ACTIVITY LIST:
- 1) Please translate this sentence from the Jenetics overview into Spanish: "Jenetics requires at least Java 25 to compile and run."
- 2) According to the Jenetics overview, which interface does the EvolutionStream implement?
- 3) Extend the Jenetics overview beyond its final sentence.

DOCUMENT PASSAGE:
◇ ◇ ◇ ◇ ◇

Jenetics

Jenetics is a Genetic Algorithm, Evolutionary Algorithm, Grammatical Evolution, Genetic Programming, and Multi-objective Optimization library, written in modern day Java. It is designed with a clear separation of the several concepts of the algorithm, e.g. Gene, Chromosome, Genotype, Phenotype, Population and fitness Function. Jenetics allows you to minimize and maximize the given fitness function without tweaking it. In contrast to other GA implementations, the library uses the concept of an evolution stream (EvolutionStream) for executing the evolution steps. Since the EvolutionStream implements the Java Stream interface, it works smoothly with the rest of the Java Stream API.

Other languages

• Jenetics.Net: Experimental .NET Core port in C# of the base library.
• Helisa: Scala wrapper around the Jenetics library.

Star History

Documentation

The library is fully documented (javadoc) and comes with a user manual (pdf).

Build Jenetics

Jenetics requires at least Java 25 to compile and run.

Check out the master branch from GitHub.

◇ ◇ ◇ ◇ ◇

(Saved entries)
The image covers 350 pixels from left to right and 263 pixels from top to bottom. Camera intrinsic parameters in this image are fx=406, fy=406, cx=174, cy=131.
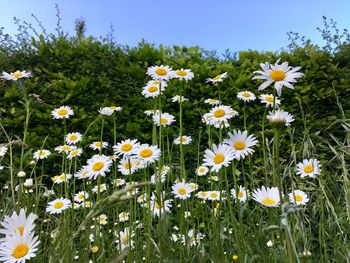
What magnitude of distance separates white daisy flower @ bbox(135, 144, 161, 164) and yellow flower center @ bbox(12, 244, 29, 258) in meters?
0.77

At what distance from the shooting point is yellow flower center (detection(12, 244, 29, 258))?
769 millimetres

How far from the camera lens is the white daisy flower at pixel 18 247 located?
759 millimetres

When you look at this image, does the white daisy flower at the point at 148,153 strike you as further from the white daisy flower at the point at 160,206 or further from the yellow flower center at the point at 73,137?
the yellow flower center at the point at 73,137

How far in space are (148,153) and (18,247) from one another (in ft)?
2.84

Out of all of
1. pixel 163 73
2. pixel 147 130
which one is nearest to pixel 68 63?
pixel 147 130

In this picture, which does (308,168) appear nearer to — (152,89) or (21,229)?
(152,89)

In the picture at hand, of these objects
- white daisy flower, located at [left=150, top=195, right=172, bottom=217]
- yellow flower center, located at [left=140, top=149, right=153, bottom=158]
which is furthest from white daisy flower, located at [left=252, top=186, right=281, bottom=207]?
yellow flower center, located at [left=140, top=149, right=153, bottom=158]

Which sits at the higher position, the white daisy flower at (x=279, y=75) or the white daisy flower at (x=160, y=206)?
the white daisy flower at (x=279, y=75)

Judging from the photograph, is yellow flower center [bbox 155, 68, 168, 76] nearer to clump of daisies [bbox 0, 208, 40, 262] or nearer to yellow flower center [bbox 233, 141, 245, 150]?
yellow flower center [bbox 233, 141, 245, 150]

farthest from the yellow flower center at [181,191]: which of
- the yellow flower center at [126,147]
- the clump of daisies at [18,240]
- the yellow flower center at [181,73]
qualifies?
the clump of daisies at [18,240]

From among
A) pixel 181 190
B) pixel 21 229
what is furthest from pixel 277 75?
pixel 181 190

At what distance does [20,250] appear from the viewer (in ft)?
2.54

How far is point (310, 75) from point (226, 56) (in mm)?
808

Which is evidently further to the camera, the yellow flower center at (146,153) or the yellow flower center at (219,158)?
the yellow flower center at (146,153)
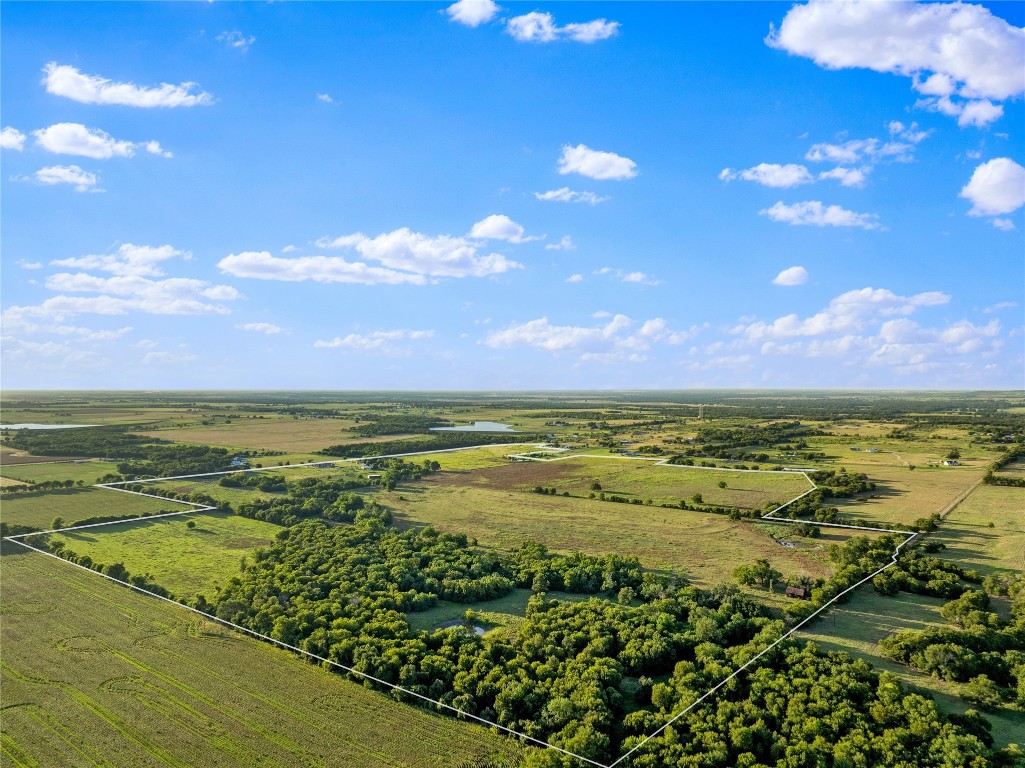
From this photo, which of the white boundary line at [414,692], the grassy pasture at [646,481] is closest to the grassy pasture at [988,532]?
the white boundary line at [414,692]

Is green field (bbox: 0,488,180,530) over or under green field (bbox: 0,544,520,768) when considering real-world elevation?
over

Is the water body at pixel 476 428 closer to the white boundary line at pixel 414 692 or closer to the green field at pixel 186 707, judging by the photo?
the white boundary line at pixel 414 692

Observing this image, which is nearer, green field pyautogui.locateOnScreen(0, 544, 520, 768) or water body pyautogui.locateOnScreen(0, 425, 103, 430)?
green field pyautogui.locateOnScreen(0, 544, 520, 768)

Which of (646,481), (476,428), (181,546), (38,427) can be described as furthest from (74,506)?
(476,428)

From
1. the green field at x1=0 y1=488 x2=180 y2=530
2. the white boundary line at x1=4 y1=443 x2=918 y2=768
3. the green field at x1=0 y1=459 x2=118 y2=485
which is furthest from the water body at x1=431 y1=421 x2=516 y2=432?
the green field at x1=0 y1=488 x2=180 y2=530

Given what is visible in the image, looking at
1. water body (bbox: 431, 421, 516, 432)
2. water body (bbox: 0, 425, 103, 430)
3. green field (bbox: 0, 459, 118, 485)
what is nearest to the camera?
green field (bbox: 0, 459, 118, 485)

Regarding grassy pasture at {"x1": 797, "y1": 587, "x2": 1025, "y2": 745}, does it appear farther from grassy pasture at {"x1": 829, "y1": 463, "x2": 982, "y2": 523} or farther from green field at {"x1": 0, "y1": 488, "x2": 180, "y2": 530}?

◇ ◇ ◇ ◇ ◇

PER-TASK OUTPUTS:
- 1) Jenetics requiere al menos Java 25 para compilar y ejecutarse.

- 2) The Java Stream interface.

- 3)
$ git clone https://github.com/jenetics/jenetics.git <builddir>

Jenetics uses Gradle as a build system and organizes the source into sub-projects (modules). Each subproject is located in its own subdirectory:

Published projects

The following projects/modules are also published to Maven.

• jenetics : This project contains the source code and tests for the Jenetics core-module.
• jenetics.ext : This module contains additional non-standard GA operations and data types. It also contains classes for solving multi-objective problems (MOEA) and doing Grammatical Evolution (GE).
• jenetics.prog : The modules contain classes that allow to do genetic programming (GP). It seamlessly works with the existing EvolutionStream and evolution Engine.
• jenetics.xml : XML marshaling module for the Jenetics base data structures.

Non-published modules

• jenetics.distassert: This module allows testing whether some sample data follows a given statistical distribution. Jenetics uses this module for testing its GA operators.
• jenetics.example: This module contains example code for the core-module.
• jenetics.doc: Contains the code of the website and the manual.
• jenetics.tool: This module contains classes used for doing integration testing and algorithmic performance testing. It is also used for creating GA performance measures and creating diagrams from the performance measures.

For building the library change into the <builddir> directory (or one of the module directories) and call one of the available tasks:

• compileJava: Compiles the Jenetics sources and copies the class files to the <builddir>/<module-dir>/build/classes/main directory.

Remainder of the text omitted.